Edouard Philippe en conférence de presse après une rencontre avec les partenaires sociaux, à Paris, le 13 février. STEPHANE DE SAKUTIN / AFP C’est une déception pour la CFDT, qui en avait fait l’un de ses principaux marqueurs, comme pour les autres syndicats. Alors que ces derniers attendaient des arbitrages forts de l’exécutif sur la question de la pénibilité, et plus particulièrement sur le sujet des départs anticipés, ils en ont été pour leurs frais.

Un enjeu central pour eux, à l’heure où le gouvernement entend faire travailler plus longtemps les actifs. Mais, à quatre jours du début de l’examen en séance du projet de loi instaurant un système universel de retraites, le premier ministre, Edouard Philippe, constatant l’absence de consensus en la matière entre partenaires sociaux, a de nouveau choisi de temporiser.

Article réservé à nos abonnés Lire aussi La pénibilité, « bombe à retardement » de la réforme des retraites Jeudi 13 février, l’ancien maire du Havre a réuni pendant plus de deux heures syndicats et patronat à Matignon, pour tirer le bilan de plusieurs concertations organisées à la mi-décembre.

A l’issue de cette réunion, il a détaillé devant la presse plusieurs annonces, dont la retraite progressive finalement maintenue à partir de 60 ans, une transition « à l’italienne » pour les droits acquis dans le public et le privé, ou encore une réflexion à plus long terme sur un « compte épargne-temps » universel.

Sur la pénibilité, « les attentes sont fortes », a-t-il reconnu. Pour y répondre, l’exécutif a choisi de mettre l’accent sur la prévention et la formation. Ce que les syndicats ont salué, mais jugé insuffisant. « Il n’y a pas de réforme des retraites juste s’il n’y a pas de prise en compte de la réparation pour les salariés exposés à des pénibilités », a réaffirmé, en sortant de la réunion, Laurent Berger, secrétaire général de la CFDT.

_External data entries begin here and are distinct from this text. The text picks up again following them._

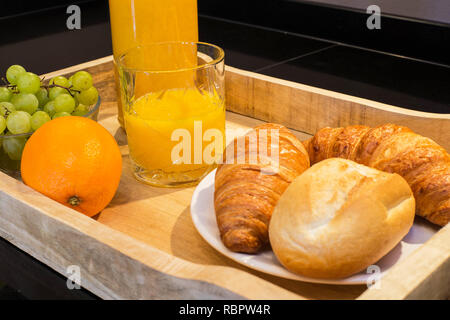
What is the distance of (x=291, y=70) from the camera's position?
1814mm

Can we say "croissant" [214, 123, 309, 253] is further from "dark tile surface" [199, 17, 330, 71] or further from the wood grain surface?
"dark tile surface" [199, 17, 330, 71]

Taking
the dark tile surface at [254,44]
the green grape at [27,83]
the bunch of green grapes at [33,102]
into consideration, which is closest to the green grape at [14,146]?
the bunch of green grapes at [33,102]

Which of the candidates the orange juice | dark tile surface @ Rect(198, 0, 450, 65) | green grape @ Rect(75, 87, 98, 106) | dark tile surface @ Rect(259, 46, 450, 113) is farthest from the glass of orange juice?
dark tile surface @ Rect(198, 0, 450, 65)

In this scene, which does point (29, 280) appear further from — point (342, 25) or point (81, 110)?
point (342, 25)

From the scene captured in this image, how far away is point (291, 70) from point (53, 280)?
1.34 metres

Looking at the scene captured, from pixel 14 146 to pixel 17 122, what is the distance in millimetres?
35

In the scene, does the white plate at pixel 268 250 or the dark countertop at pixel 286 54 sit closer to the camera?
the white plate at pixel 268 250

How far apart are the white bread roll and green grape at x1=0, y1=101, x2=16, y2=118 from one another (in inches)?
17.7

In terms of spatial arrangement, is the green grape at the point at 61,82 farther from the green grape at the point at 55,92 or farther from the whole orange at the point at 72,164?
the whole orange at the point at 72,164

« Tout le monde se renvoie la balle pour savoir qui va payer » Pour son homologue de l’UNSA, Laurent Escure, « on a un sujet de contentieux avec les employeurs ». Comme M. Berger, il a appelé l’exécutif « à prendre ses responsabilités » pour « fixer des règles autour de cette question ».

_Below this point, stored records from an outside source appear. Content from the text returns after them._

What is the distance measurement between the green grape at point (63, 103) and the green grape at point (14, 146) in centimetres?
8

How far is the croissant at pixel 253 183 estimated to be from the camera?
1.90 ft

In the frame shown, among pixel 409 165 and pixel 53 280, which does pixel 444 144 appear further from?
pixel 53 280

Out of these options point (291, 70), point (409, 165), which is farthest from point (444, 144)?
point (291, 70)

« On a demandé au gouvernement de revoir sa copie », a également lancé Pascale Coton, de la CFTC. « Ça n’avance pas beaucoup parce que tout le monde se renvoie la balle pour savoir qui va payer », a, pour sa part, expliqué François Hommeril, président de la CFE-CGC. Quant à Yves Veyrier, numéro un de Force ouvrière, il a considéré que le compte de prévention professionnelle (C2P), qui permet notamment de cesser le travail deux ans plus tôt dans le privé et qui va être étendu au public, « ne compensera en rien » la fin des départs anticipés pour certaines catégories de fonctionnaires.